Closed golddranks closed 5 years ago
I was considering implementing the fix with a wrapping add
, but there's a problem with that: code_point
is a u16
and id_delta
is an i16
, and wrapping_add
in the stdlib isn't defined between those. In this corner case, the theoretical range of either is not superset of the other (code_point
might be over 2^15-1 and id_delta
might be negative) so one can't safely convert without widening.
I'll see if I can send some PR's to extend the code base since I might be needing that functionality.
(Btw. I signed the Google Individual Contributor License Agreement.)
Inside EncodingFormat4, code_point is limited to 16 bit values. I believe this computation might wrap and that's the behavior specified by the standard. Thus, I think keeping a 16 bit type here is appropriate.
When EncodingFormat12 is implemented, its representation of code point should definitely be a 32 bit value.
I'm happy to answer questions. Also I know @rtsuk has looked at this, I believe he's interested in correct rendering of (b/w) emoji.
Lastly, the Google CLA is not needed anymore, the ownership of this repo has now passed to me. I should probably update the READMEs and so on. But thanks!

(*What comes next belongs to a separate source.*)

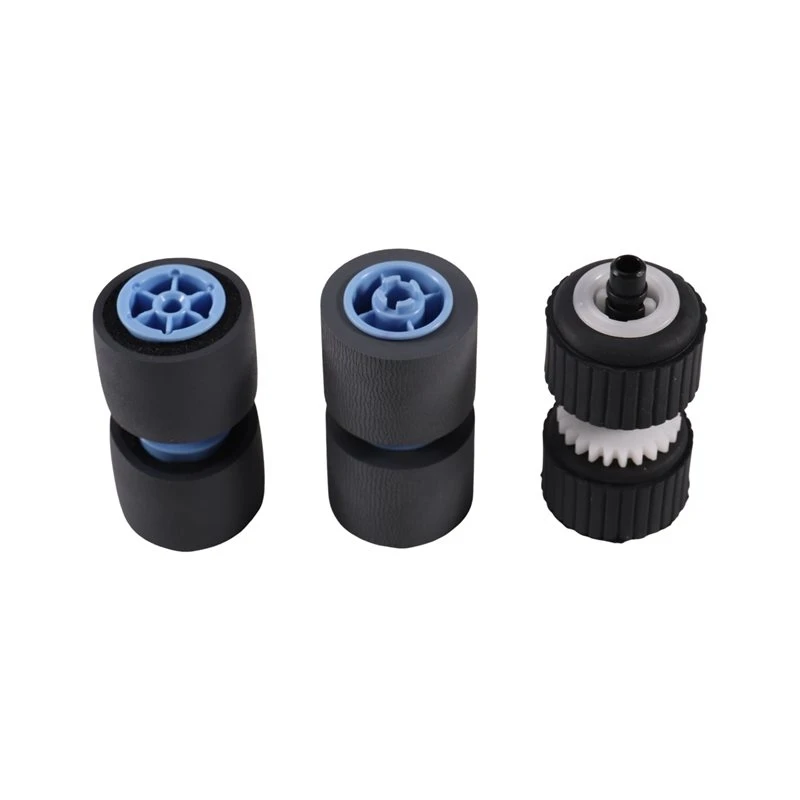For Canon ADF Compatible DR-6050C DR-7550C DR-9050C Scanner Pickup Roller Kit OEM Replacement, Prevents Paper Jams& Misfeeds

So, I don't think there is a "wrapping conversion" of i16 to u16 or vice versa in stdlib, so I was forced to define one by a transmute. I feel like this is an omission in the stdlib, and it feels bad to introduce unsafe code for a thing like this. What do you think about the newest commit?
Are you sure the as
panics? I just checked in the playground and it doesn't. The nomicon says it's a "no-op", which is maddeningly vague; I think they mean the bit representation doesn't change, which is what I expect.
There's another way to write this which is maybe more explicit about the intent: ((code_point as i32) + (id_delta as i32) & 0xffff) as u16
. But I think just wrapping_add
should work.
Huh, I thought it would panic if it gets out of range in as
conversion. Apparently it doesn't!
Do you want me to squash?
And sorry about wasting your time, my mental model how as
works was wrong; I thought it would use the same logic as the other operations. (Panic on overflow in debug mode.)
No worries, it's good to sweat the details sometimes. I'll squash on merge as soon as CI is green. Thanks!
I'm pretty sure this was my error. Thanks for fixing it!
Hi, I encountered a bug where it crashes because of an overflow with code points larger than 2^15 on conversion from u16 to i16. Big codepoints are pretty common with Japanese Kanji so it's a serious bug.
I'm not aware of the filetype details, but generally Unicode codepoints are 21 bits width, so it strikes me odd to use u16 for those, but maybe it's a limitation of TrueType? If it isn't and codepoints outside of the basic multilingual plane aren't just supported yet, I can try and help to refactor the code base.